* **DATA IN THIS EXERCISE**
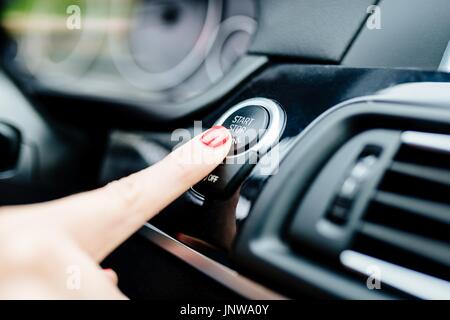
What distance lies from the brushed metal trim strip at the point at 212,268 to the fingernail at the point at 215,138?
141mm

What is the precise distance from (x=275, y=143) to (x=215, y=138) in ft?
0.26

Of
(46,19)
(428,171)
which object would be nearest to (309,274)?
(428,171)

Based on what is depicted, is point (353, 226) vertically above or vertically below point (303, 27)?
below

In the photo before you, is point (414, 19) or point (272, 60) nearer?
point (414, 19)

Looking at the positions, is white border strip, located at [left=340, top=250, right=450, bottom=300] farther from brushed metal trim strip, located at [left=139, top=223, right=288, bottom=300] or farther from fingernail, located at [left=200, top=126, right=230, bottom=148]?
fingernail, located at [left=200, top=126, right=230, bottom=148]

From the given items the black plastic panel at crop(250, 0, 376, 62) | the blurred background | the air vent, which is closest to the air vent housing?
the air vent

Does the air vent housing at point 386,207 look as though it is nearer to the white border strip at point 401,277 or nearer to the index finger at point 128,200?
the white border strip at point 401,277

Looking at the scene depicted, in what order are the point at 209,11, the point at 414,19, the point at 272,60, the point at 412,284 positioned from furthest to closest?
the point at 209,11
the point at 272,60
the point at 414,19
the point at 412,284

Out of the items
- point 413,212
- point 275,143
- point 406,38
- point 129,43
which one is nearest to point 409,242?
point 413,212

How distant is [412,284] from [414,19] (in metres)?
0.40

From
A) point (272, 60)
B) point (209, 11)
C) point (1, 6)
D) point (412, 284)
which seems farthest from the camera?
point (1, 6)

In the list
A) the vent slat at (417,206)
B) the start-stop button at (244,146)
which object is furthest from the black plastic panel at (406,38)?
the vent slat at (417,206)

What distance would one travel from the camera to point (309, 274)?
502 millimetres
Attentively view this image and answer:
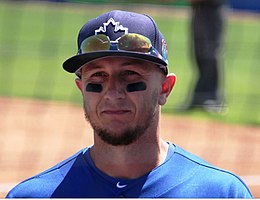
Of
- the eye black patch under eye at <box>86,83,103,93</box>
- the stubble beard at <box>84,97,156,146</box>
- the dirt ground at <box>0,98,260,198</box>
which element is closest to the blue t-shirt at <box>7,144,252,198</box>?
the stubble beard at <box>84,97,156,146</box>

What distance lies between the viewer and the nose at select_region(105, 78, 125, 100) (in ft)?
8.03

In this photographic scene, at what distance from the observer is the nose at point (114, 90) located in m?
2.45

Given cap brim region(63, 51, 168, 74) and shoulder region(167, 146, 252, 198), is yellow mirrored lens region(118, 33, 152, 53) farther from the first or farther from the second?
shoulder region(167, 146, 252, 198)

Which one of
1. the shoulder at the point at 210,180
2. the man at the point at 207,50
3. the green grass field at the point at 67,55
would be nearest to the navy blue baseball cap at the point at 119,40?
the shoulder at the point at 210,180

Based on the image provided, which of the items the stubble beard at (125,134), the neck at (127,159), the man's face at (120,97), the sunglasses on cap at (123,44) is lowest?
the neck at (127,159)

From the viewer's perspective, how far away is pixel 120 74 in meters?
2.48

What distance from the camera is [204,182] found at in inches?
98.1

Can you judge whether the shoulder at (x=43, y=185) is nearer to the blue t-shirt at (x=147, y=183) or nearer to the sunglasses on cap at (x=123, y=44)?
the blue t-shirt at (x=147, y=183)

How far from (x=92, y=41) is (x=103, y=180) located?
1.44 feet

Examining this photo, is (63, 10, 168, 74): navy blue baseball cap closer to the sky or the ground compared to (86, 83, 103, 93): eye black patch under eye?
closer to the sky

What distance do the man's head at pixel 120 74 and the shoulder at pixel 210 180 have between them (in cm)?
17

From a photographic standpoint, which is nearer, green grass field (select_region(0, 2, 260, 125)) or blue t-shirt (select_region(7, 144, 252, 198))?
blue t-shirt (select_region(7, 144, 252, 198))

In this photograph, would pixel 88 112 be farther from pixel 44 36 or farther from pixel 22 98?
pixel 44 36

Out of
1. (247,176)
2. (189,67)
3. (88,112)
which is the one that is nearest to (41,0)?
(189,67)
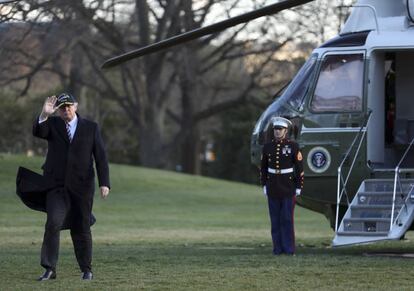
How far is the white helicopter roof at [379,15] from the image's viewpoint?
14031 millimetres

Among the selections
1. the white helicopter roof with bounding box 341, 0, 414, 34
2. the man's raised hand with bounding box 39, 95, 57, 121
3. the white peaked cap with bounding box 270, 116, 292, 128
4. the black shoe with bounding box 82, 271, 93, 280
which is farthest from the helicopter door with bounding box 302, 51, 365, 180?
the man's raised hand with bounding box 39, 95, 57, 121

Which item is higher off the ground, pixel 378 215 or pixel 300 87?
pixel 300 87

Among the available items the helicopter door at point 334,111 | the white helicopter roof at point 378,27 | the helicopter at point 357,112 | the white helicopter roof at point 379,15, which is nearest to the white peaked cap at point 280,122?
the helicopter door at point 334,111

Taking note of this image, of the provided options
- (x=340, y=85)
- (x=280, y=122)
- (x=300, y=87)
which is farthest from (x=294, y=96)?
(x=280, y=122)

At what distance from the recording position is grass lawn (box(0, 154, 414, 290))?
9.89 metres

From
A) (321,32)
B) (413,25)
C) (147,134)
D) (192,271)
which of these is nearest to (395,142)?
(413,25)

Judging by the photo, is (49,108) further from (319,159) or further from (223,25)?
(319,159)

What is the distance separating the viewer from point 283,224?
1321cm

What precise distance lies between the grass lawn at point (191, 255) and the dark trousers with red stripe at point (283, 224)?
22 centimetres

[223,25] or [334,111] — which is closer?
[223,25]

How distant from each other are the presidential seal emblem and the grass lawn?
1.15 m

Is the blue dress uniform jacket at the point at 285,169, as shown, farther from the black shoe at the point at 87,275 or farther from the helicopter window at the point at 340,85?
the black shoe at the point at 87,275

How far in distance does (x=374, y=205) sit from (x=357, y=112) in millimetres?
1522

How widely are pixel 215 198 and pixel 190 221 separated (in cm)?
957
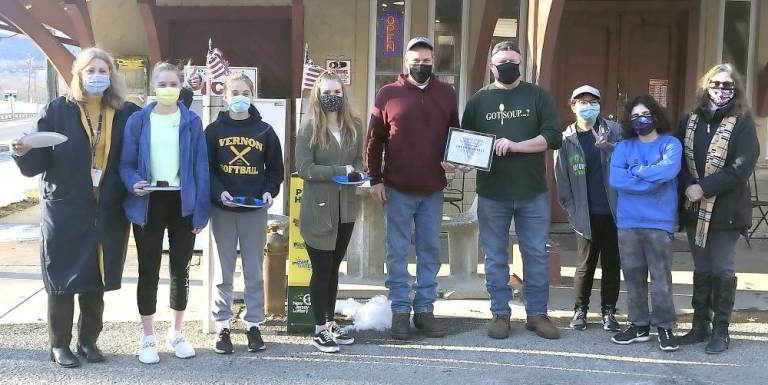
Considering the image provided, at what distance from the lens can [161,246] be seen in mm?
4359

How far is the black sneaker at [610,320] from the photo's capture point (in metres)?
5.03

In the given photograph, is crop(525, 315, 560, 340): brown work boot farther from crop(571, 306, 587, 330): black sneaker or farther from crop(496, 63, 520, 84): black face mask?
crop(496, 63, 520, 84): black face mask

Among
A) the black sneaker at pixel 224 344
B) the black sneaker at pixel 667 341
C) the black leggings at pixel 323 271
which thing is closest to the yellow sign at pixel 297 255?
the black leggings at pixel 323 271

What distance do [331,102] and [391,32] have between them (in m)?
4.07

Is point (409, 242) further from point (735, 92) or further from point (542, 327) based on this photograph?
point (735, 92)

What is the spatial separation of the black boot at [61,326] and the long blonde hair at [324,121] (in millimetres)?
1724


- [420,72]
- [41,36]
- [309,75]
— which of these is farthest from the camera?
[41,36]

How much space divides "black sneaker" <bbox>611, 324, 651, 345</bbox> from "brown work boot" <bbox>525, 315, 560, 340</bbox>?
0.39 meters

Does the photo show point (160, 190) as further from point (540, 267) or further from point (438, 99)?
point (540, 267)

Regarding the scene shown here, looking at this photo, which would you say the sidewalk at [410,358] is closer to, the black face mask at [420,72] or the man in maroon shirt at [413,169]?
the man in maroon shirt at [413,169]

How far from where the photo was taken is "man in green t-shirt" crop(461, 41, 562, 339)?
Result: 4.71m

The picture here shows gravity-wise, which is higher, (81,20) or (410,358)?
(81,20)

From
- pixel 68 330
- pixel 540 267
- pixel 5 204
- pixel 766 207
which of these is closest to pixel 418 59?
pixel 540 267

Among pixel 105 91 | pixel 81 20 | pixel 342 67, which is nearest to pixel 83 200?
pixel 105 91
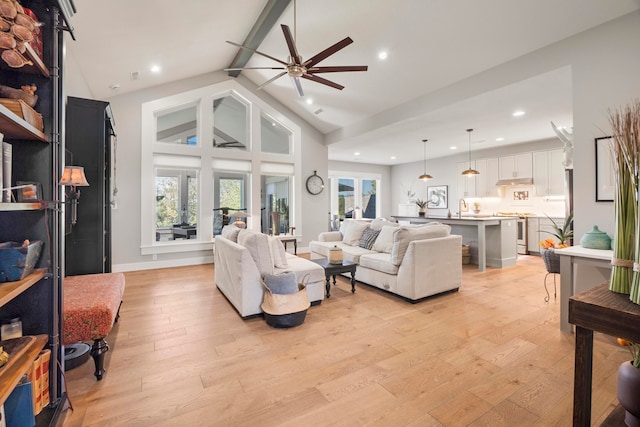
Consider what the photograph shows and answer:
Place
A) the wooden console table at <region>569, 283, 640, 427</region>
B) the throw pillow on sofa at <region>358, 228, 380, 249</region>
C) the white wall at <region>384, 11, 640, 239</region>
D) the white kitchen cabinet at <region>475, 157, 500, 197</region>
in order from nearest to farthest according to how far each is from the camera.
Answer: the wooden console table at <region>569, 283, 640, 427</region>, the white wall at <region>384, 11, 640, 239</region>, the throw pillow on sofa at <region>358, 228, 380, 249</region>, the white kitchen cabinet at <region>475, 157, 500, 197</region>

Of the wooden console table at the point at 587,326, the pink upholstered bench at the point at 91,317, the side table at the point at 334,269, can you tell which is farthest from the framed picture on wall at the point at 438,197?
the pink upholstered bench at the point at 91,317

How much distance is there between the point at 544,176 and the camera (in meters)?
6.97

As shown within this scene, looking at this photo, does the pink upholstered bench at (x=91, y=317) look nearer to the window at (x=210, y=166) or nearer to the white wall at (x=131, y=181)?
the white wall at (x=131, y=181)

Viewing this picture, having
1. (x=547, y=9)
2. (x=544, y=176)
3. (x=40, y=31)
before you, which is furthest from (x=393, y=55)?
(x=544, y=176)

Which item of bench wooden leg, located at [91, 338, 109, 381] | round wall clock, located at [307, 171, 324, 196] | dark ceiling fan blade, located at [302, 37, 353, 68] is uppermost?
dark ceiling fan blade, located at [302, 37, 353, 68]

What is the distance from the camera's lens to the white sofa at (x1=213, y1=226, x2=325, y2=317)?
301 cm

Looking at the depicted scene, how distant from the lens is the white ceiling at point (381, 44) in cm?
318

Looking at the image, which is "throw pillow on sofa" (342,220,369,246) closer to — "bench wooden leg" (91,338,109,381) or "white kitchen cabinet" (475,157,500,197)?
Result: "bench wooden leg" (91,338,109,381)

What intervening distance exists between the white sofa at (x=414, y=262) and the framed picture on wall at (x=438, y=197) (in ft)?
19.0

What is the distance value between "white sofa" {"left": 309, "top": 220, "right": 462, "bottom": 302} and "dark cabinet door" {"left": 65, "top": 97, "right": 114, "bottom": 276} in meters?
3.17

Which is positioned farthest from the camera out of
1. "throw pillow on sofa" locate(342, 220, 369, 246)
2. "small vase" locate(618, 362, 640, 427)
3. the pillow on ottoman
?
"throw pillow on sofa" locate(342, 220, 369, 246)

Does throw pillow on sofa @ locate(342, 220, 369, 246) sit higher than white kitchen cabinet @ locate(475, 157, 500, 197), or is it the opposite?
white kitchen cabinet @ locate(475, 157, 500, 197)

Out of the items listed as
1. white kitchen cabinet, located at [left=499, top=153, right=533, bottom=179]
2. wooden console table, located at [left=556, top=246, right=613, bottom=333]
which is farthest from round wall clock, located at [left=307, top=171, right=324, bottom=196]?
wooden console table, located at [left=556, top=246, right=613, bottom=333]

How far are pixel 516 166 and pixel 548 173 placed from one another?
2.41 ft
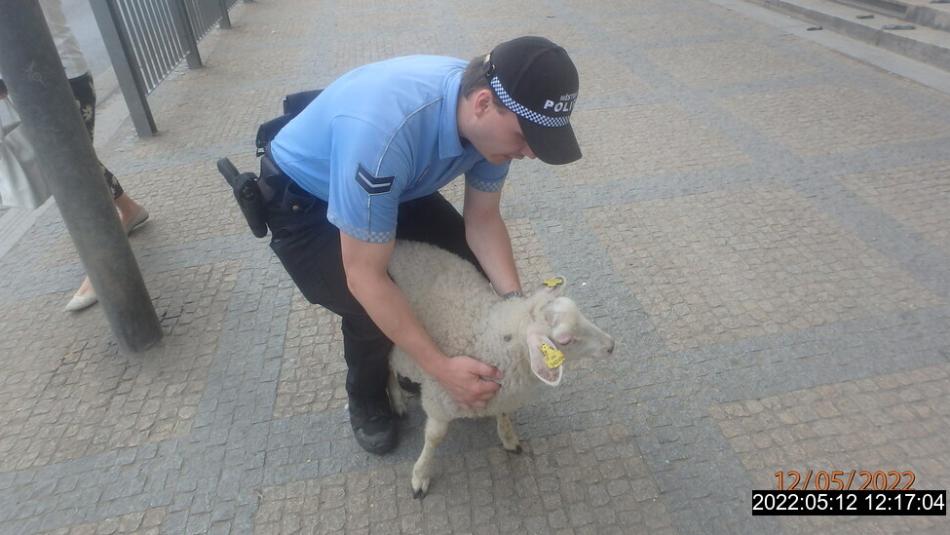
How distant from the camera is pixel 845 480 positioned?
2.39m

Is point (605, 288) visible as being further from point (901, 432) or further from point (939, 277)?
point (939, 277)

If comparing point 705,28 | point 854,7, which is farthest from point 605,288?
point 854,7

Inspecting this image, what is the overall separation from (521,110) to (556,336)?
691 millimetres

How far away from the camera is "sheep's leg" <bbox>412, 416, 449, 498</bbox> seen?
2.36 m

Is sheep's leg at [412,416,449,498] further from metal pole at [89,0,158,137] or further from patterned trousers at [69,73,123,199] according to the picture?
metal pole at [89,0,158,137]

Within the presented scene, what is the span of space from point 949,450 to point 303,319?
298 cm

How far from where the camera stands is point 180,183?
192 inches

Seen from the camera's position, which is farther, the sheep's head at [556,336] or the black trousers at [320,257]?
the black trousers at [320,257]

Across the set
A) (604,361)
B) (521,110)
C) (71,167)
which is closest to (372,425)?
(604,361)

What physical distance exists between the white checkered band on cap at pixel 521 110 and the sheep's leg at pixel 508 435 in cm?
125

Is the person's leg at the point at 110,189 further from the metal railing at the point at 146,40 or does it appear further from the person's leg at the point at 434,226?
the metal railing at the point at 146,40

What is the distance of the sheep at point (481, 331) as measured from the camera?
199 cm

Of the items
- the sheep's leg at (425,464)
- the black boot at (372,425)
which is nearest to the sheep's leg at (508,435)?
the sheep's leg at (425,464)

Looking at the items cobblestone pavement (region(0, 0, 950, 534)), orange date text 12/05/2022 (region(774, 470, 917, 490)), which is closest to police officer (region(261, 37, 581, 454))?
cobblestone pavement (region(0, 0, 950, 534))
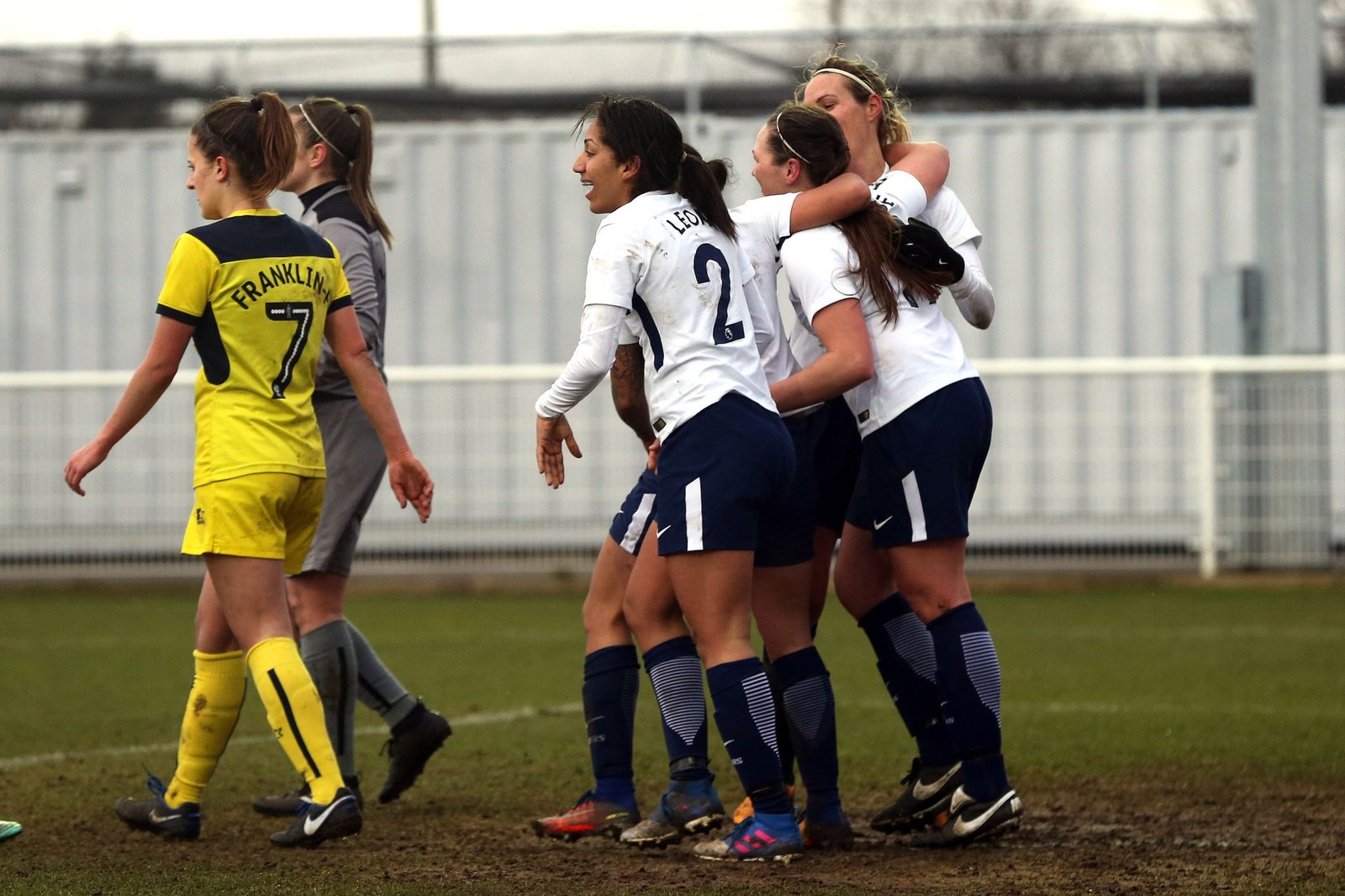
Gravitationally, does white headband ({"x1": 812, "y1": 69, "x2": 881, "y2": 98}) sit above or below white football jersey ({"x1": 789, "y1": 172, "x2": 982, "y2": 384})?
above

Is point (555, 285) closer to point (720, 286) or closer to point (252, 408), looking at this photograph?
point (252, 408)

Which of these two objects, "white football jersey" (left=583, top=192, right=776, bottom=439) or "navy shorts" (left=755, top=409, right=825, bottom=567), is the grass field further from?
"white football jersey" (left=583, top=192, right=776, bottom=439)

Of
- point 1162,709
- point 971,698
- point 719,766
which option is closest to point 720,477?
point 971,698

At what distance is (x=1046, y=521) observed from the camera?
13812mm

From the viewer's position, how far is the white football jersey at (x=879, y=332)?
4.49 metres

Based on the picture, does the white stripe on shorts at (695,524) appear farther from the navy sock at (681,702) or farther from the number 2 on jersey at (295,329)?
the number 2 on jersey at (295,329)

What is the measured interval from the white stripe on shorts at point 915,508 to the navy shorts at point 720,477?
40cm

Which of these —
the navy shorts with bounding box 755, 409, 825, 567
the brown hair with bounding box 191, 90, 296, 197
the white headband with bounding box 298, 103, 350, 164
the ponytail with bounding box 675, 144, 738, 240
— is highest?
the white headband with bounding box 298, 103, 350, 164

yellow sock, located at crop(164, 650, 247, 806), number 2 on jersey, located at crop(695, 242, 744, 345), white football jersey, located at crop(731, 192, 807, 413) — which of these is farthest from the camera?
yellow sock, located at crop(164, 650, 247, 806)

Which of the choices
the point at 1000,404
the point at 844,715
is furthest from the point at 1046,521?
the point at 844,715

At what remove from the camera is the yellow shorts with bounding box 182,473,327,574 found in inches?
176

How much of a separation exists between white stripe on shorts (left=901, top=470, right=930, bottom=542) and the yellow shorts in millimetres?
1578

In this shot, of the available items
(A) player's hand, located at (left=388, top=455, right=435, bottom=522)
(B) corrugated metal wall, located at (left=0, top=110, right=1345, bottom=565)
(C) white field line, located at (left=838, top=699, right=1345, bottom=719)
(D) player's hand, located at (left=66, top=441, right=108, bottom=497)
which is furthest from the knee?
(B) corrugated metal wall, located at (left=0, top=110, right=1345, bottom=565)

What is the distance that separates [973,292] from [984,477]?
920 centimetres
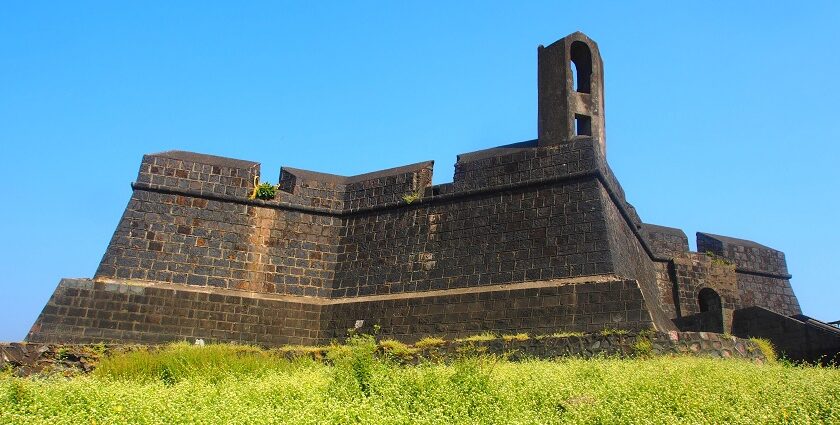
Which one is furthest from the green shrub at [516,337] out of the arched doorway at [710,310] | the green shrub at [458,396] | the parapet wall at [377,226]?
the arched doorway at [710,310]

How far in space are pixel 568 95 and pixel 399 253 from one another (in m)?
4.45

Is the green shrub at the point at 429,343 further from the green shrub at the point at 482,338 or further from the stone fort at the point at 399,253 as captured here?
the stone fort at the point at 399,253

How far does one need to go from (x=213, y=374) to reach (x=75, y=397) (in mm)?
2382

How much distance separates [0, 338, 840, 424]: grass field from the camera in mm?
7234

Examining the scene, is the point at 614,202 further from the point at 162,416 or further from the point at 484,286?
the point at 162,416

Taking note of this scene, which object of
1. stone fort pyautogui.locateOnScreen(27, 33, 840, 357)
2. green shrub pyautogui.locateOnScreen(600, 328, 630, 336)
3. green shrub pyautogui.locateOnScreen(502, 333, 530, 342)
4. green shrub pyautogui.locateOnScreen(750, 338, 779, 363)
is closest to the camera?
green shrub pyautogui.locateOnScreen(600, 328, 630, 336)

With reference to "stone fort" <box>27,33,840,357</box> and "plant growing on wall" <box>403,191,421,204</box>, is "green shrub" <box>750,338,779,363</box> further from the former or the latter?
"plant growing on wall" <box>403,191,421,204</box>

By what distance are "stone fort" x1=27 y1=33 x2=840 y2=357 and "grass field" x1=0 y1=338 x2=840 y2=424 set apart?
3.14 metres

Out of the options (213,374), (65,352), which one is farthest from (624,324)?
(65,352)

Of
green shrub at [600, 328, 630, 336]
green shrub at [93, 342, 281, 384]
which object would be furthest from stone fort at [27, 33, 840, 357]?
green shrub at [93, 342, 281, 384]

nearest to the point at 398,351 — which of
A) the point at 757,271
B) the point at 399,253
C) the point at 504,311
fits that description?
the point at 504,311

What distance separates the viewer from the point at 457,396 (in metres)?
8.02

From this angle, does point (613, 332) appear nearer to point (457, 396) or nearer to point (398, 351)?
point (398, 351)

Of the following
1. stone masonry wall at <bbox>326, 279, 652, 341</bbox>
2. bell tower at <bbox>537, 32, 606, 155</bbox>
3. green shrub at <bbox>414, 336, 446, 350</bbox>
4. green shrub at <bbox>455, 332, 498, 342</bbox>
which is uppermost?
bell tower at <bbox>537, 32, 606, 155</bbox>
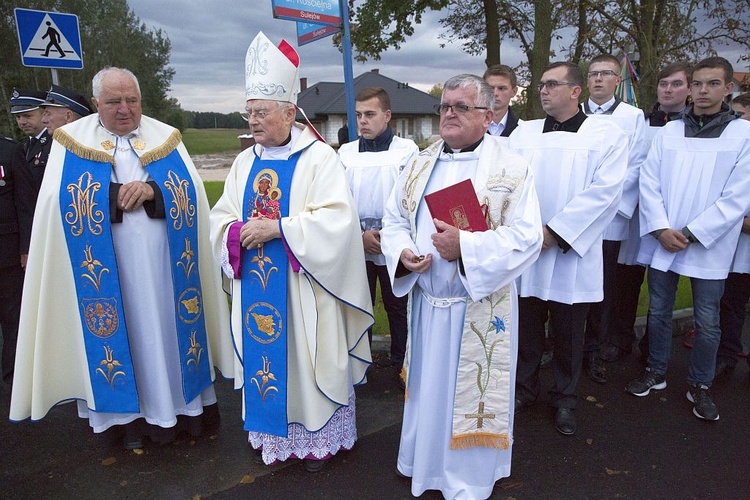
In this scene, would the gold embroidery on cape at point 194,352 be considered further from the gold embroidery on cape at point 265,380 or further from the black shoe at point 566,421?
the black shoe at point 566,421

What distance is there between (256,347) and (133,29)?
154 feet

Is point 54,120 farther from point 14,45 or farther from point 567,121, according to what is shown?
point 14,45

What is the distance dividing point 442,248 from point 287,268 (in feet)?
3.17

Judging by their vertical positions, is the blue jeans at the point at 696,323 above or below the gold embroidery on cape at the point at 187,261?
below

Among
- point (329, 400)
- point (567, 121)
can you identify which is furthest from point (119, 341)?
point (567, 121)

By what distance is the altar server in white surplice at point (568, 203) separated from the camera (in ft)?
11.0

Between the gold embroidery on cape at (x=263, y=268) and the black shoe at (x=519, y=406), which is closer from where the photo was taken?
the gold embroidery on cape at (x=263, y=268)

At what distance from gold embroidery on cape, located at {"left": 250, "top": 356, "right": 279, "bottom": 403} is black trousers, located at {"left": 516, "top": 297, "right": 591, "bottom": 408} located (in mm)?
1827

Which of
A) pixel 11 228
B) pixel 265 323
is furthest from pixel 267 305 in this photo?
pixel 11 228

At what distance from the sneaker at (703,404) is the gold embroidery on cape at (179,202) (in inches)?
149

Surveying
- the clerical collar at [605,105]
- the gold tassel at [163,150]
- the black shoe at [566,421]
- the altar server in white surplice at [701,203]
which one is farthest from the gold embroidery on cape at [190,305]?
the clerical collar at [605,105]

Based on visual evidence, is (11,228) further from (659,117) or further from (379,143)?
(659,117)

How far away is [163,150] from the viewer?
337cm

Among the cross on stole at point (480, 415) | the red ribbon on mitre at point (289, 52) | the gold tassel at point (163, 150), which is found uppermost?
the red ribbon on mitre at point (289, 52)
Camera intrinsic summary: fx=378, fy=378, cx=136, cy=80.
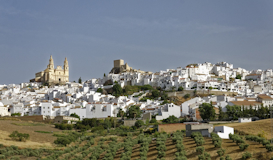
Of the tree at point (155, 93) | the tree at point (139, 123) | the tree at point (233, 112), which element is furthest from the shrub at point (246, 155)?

* **WHAT TO DO**
Format the listing lines from the line containing "Consider what the" up to and including the line containing "D) the white" as a JSON list of strings, one string per line, with blank lines omitted.

* **RESULT OF THIS EXERCISE**
[
  "Consider what the photograph shows and answer:",
  "Place",
  "A) the wooden console table at <region>569, 283, 640, 427</region>",
  "B) the throw pillow on sofa at <region>358, 228, 380, 249</region>",
  "C) the white wall at <region>384, 11, 640, 239</region>",
  "D) the white kitchen cabinet at <region>475, 157, 500, 197</region>"
]